I posted this over at Vox Popoli, wanted to repost it here for everyone's reading pleasure:

Where is Nate?

I wonder if Seal Team 6 and Seal Team 7 got themselves pinned down in a firefight somewhere in Iraq, and the powers that be had to launch " The Nate Option" to safely extract them.


Nate said...

hehehehe.. Nate's around. Damned far to run dammit.

Nate said...

Waterboy... I cannot help but note that if it is trivially easy... why haven't they managed to stop prostitution?

Very few gun transactions involve classifieds.

The vast majority are friends selling to friends.

WaterBoy said...

Nate: "I cannot help but note that if it is trivially easy... why haven't they managed to stop prostitution?"

Easy ≠ Effective

Running the sting is easy, which they do all the time with those other crimes I listed. Hell, they even have a specialized unit in the city PD here dedicated to nothing but catching online predators trying to hook up with children. And the stings they run against liquor establishments have become a joke in this town for their ineptitude.

But those stings aren't intended to stop all crimes like prostitution and selling to minors -- they're only intended to be a damper, to keep them from getting out of control. Like I said, the budgets required to actually be effective would be astronomical, and would result in a virtual police state.

LE in this state know this, and cited it in their lawsuit as one of the reasons they can't effectively enforce the new gun laws.

"Very few gun transactions involve classifieds.

The vast majority are friends selling to friends.
"


This may be true (and variable by area), but it isn't all.

We have a large military population here, and whenever there's a large deployment overseas invariably there's an uptick in classifieds advertising guns for sale from soldiers who don't have family here to hold onto them.

My response also intended to account for those other venues mentioned upthread:

"There are lots of facebook groups that you can join that allow individuals to sell their firearms. I suggest looking for those."
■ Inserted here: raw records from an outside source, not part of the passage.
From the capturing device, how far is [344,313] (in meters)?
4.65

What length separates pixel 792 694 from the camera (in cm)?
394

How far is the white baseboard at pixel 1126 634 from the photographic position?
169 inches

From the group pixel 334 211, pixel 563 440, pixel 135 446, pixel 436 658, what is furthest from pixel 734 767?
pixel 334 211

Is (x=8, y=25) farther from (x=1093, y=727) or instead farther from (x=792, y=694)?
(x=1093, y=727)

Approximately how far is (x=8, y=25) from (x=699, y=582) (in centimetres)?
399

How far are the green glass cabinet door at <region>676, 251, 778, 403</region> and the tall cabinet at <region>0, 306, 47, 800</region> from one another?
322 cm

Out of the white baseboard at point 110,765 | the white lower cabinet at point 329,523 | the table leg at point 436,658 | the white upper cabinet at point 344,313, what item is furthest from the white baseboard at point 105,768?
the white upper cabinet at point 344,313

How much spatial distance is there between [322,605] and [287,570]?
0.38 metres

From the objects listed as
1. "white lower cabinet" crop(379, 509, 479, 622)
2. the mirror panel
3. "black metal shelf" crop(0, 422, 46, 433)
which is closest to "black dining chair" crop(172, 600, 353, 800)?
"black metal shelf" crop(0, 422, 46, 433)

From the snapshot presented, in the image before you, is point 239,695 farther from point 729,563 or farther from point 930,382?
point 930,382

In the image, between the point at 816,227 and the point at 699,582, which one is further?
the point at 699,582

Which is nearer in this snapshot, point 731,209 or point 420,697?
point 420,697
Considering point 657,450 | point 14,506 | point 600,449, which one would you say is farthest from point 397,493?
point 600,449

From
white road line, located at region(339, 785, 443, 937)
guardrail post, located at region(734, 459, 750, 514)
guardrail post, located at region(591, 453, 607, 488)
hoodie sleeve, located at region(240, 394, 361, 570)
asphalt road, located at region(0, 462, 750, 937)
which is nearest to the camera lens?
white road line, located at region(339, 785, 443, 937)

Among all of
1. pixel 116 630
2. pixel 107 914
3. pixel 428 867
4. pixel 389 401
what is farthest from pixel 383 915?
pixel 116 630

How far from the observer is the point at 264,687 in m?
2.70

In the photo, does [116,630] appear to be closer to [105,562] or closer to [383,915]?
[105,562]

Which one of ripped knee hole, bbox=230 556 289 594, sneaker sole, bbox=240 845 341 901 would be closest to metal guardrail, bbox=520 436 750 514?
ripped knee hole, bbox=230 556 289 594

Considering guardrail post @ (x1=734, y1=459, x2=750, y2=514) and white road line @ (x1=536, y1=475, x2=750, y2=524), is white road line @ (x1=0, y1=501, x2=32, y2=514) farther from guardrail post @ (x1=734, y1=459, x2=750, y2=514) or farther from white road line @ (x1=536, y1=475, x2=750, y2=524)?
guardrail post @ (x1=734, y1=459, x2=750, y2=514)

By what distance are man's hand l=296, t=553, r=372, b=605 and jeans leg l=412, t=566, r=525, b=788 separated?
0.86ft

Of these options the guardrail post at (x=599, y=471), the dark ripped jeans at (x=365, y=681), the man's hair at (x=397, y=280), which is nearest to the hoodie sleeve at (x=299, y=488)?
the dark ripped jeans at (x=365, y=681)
I'm not on Facebook so I cannot vouch for the prevalence of sales through such groups. But if they exist, it should be noted that they are covered as well.

Nate said...

Everywhere I've lived Waterboy there have been guys that swap guns around like high school kids swap girlfriends.

WaterBoy said...

I agree.

When I left for the Air Force, I gave all my firearms to my best friend back home because I knew I wouldn't be able to take them overseas with me.

My first assignment, I got sent to Ohio.

Dammit.

Res Ipsa said...

My first assignment, I got sent to Ohio.

Talk about having to sacrifice for ones country. The only worse assignments you could have gotten were NYNY, NJ or California.